TASK INPUTS below:

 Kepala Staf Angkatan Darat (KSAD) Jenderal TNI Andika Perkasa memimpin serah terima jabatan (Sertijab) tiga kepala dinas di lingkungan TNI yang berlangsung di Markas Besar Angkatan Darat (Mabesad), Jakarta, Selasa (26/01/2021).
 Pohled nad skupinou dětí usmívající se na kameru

End of TASK INPUTS.
TASK INPUTS below:

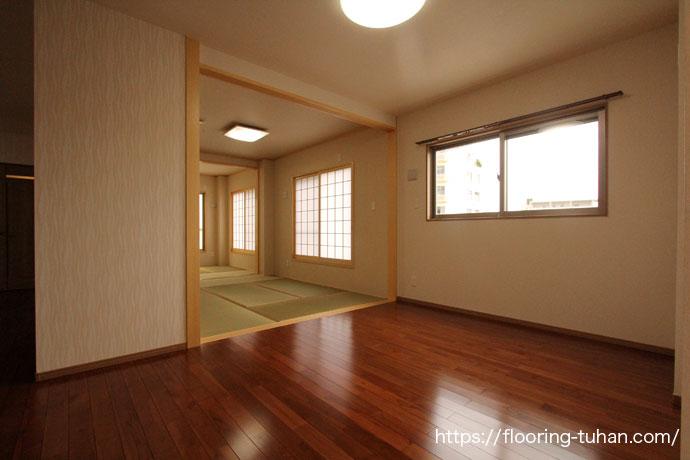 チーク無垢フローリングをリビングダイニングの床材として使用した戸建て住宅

End of TASK INPUTS.

# EXERCISE BRIEF:
Copy range, inclusive: the line holding "Kepala Staf Angkatan" to the line holding "Pohled nad skupinou". Reproduce exactly those lines of the records above and no others.

# RESULT:
 Kepala Staf Angkatan Darat (KSAD) Jenderal TNI Andika Perkasa memimpin serah terima jabatan (Sertijab) tiga kepala dinas di lingkungan TNI yang berlangsung di Markas Besar Angkatan Darat (Mabesad), Jakarta, Selasa (26/01/2021).
 Pohled nad skupinou dětí usmívající se na kameru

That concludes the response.